Op-Alt: Why ending the war on drugs makes sense for all sides and how we can start

Heads turn when a former cop of nearly 35 years suggests that the government should offer heroin addicts their drugs in a controlled setting rather than arresting and prosecuting them. Yes, Uncle Sam would supply citizens with heroin, folks! That is just one of many ideas Major Neill Franklin, the former Maryland state trooper and Baltimore City police officer, shared at a recent Baltimore Circles Of Voices gathering as he spoke on behalf of Law Enforcement Officers Against Prohibition (LEAP) about ending the drug war. To a veteran public defender, it's music to my ears.

Just as Donald Trump takes office, the "other side" seems to have finally arrived at the reform table of drug policy debate. Some of those who originally "declared" war have begun to adopt a more progressive agenda. Criminal justice reform—be it changing drug policy, ending cash bail, or eliminating sentencing disparities—reaches a tipping point when prosecutors and law enforcement officials come to their senses and join leaders for change. Then, lawmakers start listening. That's why movements like Justice Reinvestment, a national push for smarter, less punitive sentencing for certain offenses, have worked. We still have a way to go toward serious drug reform and the new presidential administration casts doubt over whether any progress will be made in the coming years. So, I'd suggest some tactical maneuvering.

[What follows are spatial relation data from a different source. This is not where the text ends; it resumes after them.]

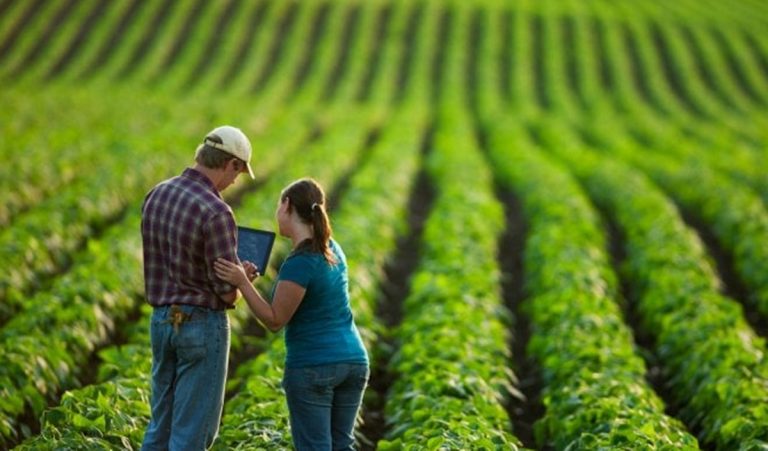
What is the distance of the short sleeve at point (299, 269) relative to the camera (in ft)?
17.2

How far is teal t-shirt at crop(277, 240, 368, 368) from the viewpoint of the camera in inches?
208

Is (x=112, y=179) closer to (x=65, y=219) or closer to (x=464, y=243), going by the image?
(x=65, y=219)

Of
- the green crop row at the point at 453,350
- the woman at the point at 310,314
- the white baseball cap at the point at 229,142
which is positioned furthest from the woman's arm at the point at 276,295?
the green crop row at the point at 453,350

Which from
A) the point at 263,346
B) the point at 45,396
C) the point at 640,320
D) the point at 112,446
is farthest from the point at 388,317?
the point at 112,446

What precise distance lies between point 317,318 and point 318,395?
43 centimetres

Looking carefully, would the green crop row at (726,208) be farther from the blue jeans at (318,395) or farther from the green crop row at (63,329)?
the blue jeans at (318,395)

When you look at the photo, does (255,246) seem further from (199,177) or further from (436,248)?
(436,248)

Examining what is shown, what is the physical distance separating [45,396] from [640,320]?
696 cm

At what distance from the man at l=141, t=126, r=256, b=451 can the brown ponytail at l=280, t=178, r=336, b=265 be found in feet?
1.06

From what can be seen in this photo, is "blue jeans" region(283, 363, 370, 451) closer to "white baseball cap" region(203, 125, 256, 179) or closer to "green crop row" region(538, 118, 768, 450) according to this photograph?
"white baseball cap" region(203, 125, 256, 179)

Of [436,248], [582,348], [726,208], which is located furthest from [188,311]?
[726,208]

With his message, Major Franklin highlights the endless costs of the war on drugs, which is really a war on people, specifically African-Americans, in our country. I attribute my career, spent entirely as a public defender in Baltimore City, to the war. Besides handling drug cases, I have to contend with irreversible criminal records, a lack of alternative sentencing options, a dearth of mental health and drug treatment programs, mass incarceration, and poverty with all of my work. Most of this can be traced to drug policies which came into play in the early 1970s and are still around today. I often feel like a field medic roaming the battlefield, dressing wounds, and occasionally saving lives. I have become an indispensable part of the machine—a cost.

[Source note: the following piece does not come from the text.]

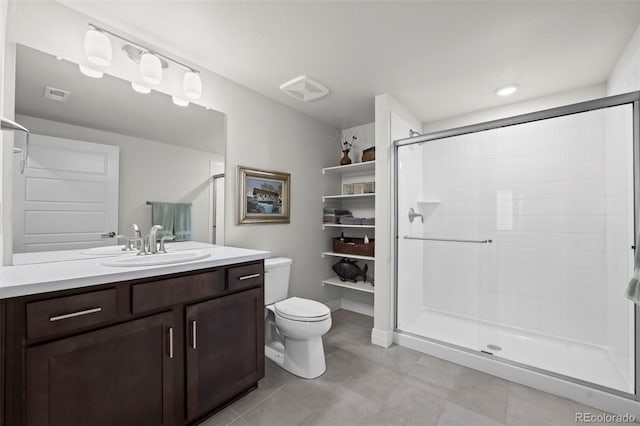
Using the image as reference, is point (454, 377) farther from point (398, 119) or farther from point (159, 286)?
point (398, 119)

Besides listening to Major Franklin, audience members' stories at the Circles Of Voices discussion underscored the war's effects. One man described how, growing up, both of his parents were addicted to drugs, and the stigma that attached to them. Another person had a close friend who was tragically killed by police while accepting a package of marijuana delivered by mail. A young woman spoke of a brother who is jailed for drug offenses leaving her a skeptic of the justice system. A former addict revealed how entrenched in the drug culture she was while using and how her life today was so removed from that experience. A former prosecutor in attendance once saw to it that my own client receive a lengthy mandatory sentence for a drug offense, but I didn't get to hear their thoughts. The numerous stories were powerful among the majority white audience.

Additionally, I hear of drug war collateral damages from my clients, who are mainly African-Americans. They fear for their lives. I also hear it from police officers, who feel unsafe. I see it in Baltimore. The war is dangerous, as its name suggests, especially in black neighborhoods. An insatiable desire to rid the streets of every last drug drives cops to stop and search too many people and places. Now I can witness the war firsthand on body camera footage from my cases. Despite calls for change in policing, black people are still being stopped and treated in ways that are simply foreign to me as a white person. Finding something illegal should never justify violating someone's rights. That line of thinking perpetuates the drug war. It has fostered brutality and death. A small percentage of guns and drugs comes off the street, while entire communities are left at odds with authorities.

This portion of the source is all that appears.